10-HCPT-BOC-AC: 1H-NMR (400 MHz, CDCl3): δ: 1.15 (3H, t), 1.75 (9H, s), 1.95–2.15 (2H, m), 2.452 (2H, m), 3.842 (2H, q), 5.38 (2H, d), 5.91 (1H, d), 6.22 (1H, d), 6.48 (1H, m), 7.83 (1H, dd), 7.91 (1H, s), 8.35 (1H, dd), 8.50 (1H, d). TOFMS (ESI) calculated for C37H42N3O11(M + H)+: 547.1875, found: 547.1871.
10-HCPT-BOC-AC-ESH: 1H-NMR (400 MHz, CDCl3): δ: 1.08 (3H, t), 1.60 (9H, s), 1.68 (2H, m), 1.85–1.95 (2H, m), 2.362 (2H, t), 2.842 (2H, t), 3.72 (2H, q), 5.28 (2H, d), 5.75 (2H, d), 7.68 (1H, dd), 7.77 (1H, s), 8.25 (1H, dd), 8.36 (1H, d). TOFMS(ESI) calculated for C39H48N3S2O10(M + H)+: 583.7058, found: 583.7053.
10-HCPT-BOC-AC-ESH-COOH: 1H NMR (400 MHz, CDCl3): δ: 1.11 (3H, t), 1.78 (9H, s), 2.18 (2H, m), 2.43 (2H, m), 2.75 (2H, t), 3.18 (2H, t), 3.72 (2H, q), 5.24 (2H, d), 5.49 (2H, d), 7.38 (1H, dd), 7.55 (1H, s), 8.36 (1H, dd), 8.45 (1H, d). TOFMS(ESI) calculated for C43H52N3 S2O13(M + H)+: 683.7758, found: 683.7752.

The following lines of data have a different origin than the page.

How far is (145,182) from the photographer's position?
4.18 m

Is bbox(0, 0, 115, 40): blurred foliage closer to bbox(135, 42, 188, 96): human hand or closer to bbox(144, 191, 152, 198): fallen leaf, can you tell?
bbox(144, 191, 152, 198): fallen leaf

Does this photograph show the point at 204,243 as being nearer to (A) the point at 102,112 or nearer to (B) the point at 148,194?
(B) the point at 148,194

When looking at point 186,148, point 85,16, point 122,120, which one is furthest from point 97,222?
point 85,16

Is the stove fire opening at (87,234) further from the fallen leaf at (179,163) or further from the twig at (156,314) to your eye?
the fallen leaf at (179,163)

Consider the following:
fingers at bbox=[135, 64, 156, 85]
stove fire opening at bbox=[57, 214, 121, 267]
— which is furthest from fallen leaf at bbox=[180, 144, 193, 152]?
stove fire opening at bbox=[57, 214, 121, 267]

10-HCPT-AC-ESH-COOH: 1H-NMR (400 MHz, DMSO): δ: 1.08 (3H, t), 2.15 (2H, m), 2.41 (2H, m), 2.73 (2H, t), 3.12 (2H, t), 3.68 (2H, q), 5.23 (2H, d), 5.45 (2H, d), 7.39 (1H, dd), 7.57 (1H, s), 8.38 (1H, dd), 8.44 (1H, d). TOFMS (ESI) calculated for C38H43N3 S2O11(M + H)+: 582.6307, found: 582.6305.
The final 10-HCPT–HES conjugate was characterized by 13C NMR and the spectrum is shown in Supplementary Figure S2.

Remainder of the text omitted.